“Esposizione di veri corpi umani e parti anatomiche conservate con la tecnica della plastinazione, la quale consente di mantenerne intatti i tessuti ed osservarne i particolari”.
Si tratta della descrizione della “Real Bodies Experience”, una mostra nata in Australia e approdata pochi anni fa anche in Italia, che ha suscitato non poco scalpore.
“Mostra” è proprio l’epiteto con il quale più spesso vi si riferisce: assimilabile alle ormai ben più ancestrali mostre di dipinti o sculture, in questo caso si paga per osservare come noi siamo fatti all’interno, con una precisione ed un’accuratezza che solo il nostro stesso corpo è in grado di fornirci.

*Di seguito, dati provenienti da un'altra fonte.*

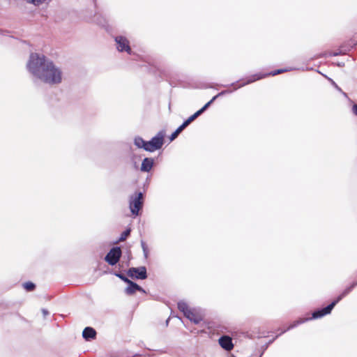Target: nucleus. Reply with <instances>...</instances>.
Listing matches in <instances>:
<instances>
[{
    "label": "nucleus",
    "mask_w": 357,
    "mask_h": 357,
    "mask_svg": "<svg viewBox=\"0 0 357 357\" xmlns=\"http://www.w3.org/2000/svg\"><path fill=\"white\" fill-rule=\"evenodd\" d=\"M26 68L33 77L46 84H58L62 81L61 70L43 54L31 53Z\"/></svg>",
    "instance_id": "1"
},
{
    "label": "nucleus",
    "mask_w": 357,
    "mask_h": 357,
    "mask_svg": "<svg viewBox=\"0 0 357 357\" xmlns=\"http://www.w3.org/2000/svg\"><path fill=\"white\" fill-rule=\"evenodd\" d=\"M352 290H353L352 287L349 286V287H347L342 291V293L340 295H339L337 297V298L335 301H333L331 304H329L328 305H327L326 307H325L324 308L314 310L312 313V316L311 318H307V319H301L299 320L295 321L287 329L282 331L280 332V333L279 334V335L285 333L288 330L295 328L298 325L303 324L307 320H310L312 319H319V318H321L326 314H330L332 310L333 309V307L336 305V304L337 303H339L344 296H346L347 294H349Z\"/></svg>",
    "instance_id": "2"
},
{
    "label": "nucleus",
    "mask_w": 357,
    "mask_h": 357,
    "mask_svg": "<svg viewBox=\"0 0 357 357\" xmlns=\"http://www.w3.org/2000/svg\"><path fill=\"white\" fill-rule=\"evenodd\" d=\"M143 206V193L136 192L130 197L129 208L133 215H138L139 210Z\"/></svg>",
    "instance_id": "3"
},
{
    "label": "nucleus",
    "mask_w": 357,
    "mask_h": 357,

Ovviamente una tale novità è stata oggetto di grande discussione: cosa significa per un essere umano vedere un simile spettacolo?
Il corpo umano viene trattato come un letterale “pezzo di carne da macello”, esposto in una teca e posto nelle più disparate posizioni, talvolta anche provocatorie, per un fine che rivela un forte interesse commerciale che esula da quello meramente scientifico-didattico, oltre ad una strumentalizzazione di noi stessi che svilisce tutto ciò che siamo al di fuori della mera materialità e corporeità.
La nostra attrazione per una mostra tanto macabra riflette la profonda perdita del valore della morte che caratterizza la nostra società, e che ci permette di restare indifferenti di fronte all’annichilimento di qualsiasi valore attribuibile al nostro corpo al di fuori di quello pratico.
Esposizioni di questo genere sono indice di un grandissimo progresso scientifico, che assottiglia però in misura sempre più consistente il confine tra scienza ed etica: possono i nostri corpi senza vita essere considerati una forma d’arte?